→ **Instructions for the task**:
Below is a listing; print exactly its lines from the one containing "Judaica Digital Art" down to the one containing "Collector and Classic", both inclusive, with every picture left out.

*** Opening of Recorded data ***

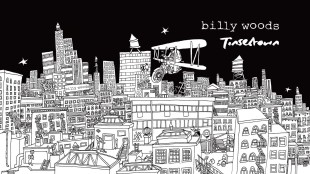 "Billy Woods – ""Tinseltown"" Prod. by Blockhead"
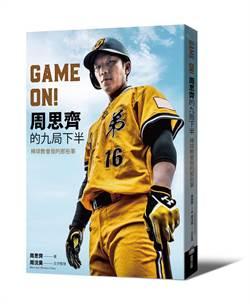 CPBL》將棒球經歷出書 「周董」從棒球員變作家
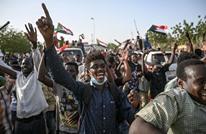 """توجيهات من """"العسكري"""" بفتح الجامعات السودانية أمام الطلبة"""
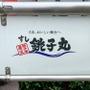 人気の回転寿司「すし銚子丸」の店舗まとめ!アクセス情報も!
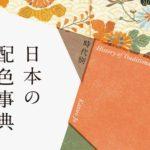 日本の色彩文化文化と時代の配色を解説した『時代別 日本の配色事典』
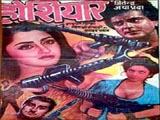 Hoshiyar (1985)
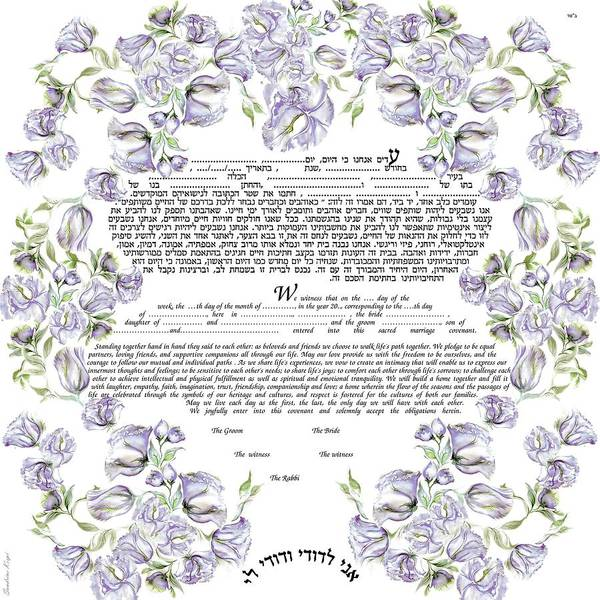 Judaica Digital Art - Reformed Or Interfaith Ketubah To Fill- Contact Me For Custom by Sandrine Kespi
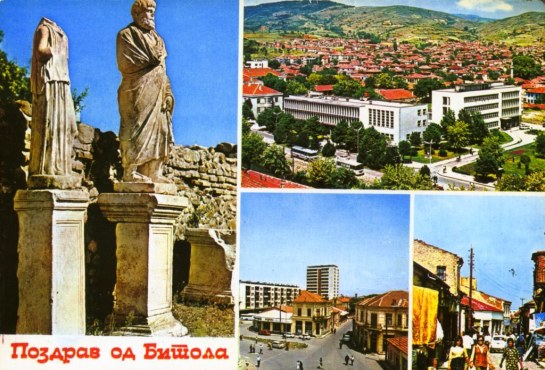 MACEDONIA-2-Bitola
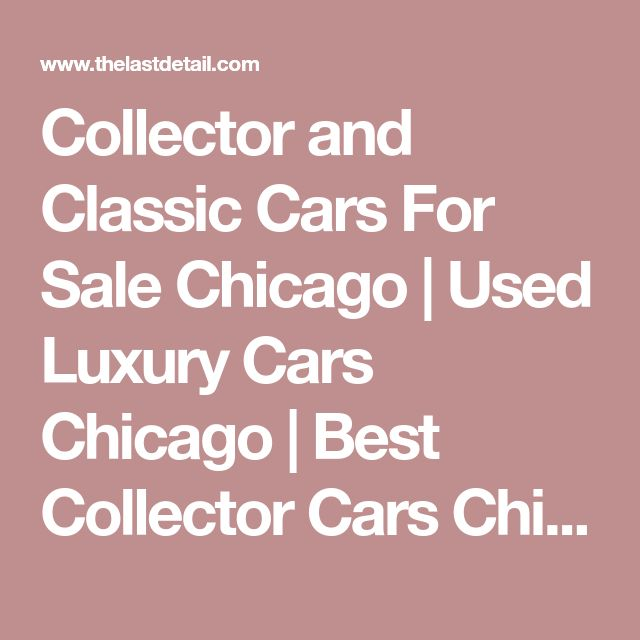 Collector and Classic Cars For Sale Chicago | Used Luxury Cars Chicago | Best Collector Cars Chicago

*** Close of Recorded data ***
*** Opening of Recorded data ***

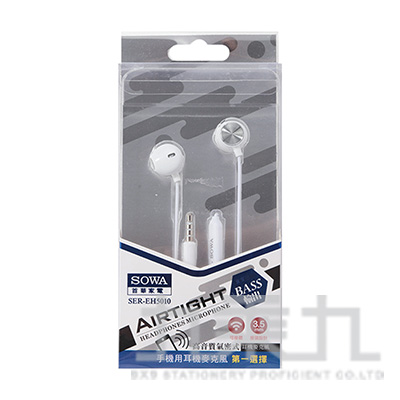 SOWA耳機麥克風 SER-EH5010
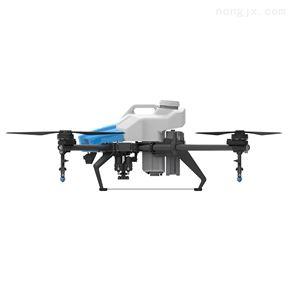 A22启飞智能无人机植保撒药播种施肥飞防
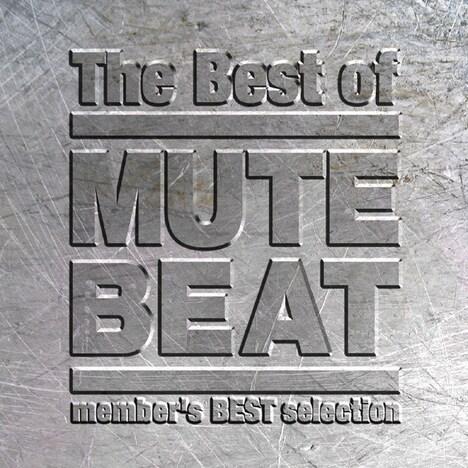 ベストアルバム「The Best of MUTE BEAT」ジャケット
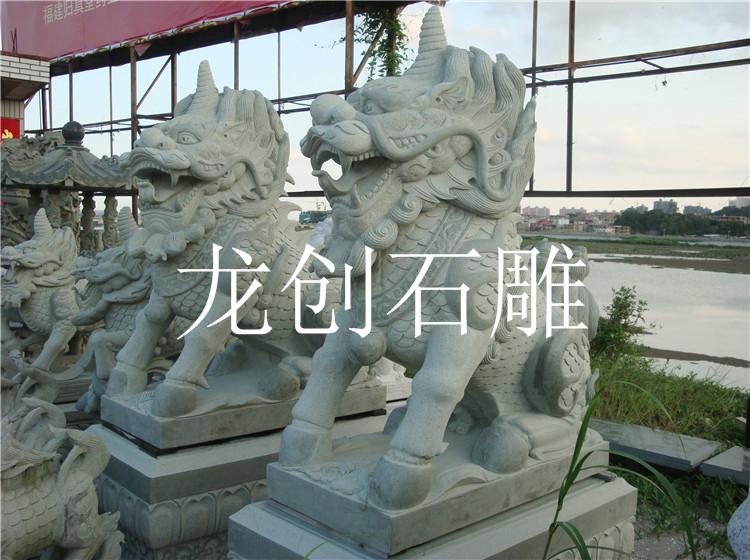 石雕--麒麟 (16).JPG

*** Close of Recorded data ***

→ **Finished task**:
 Judaica Digital Art - Reformed Or Interfaith Ketubah To Fill- Contact Me For Custom by Sandrine Kespi
 MACEDONIA-2-Bitola
 Collector and Classic Cars For Sale Chicago | Used Luxury Cars Chicago | Best Collector Cars Chicago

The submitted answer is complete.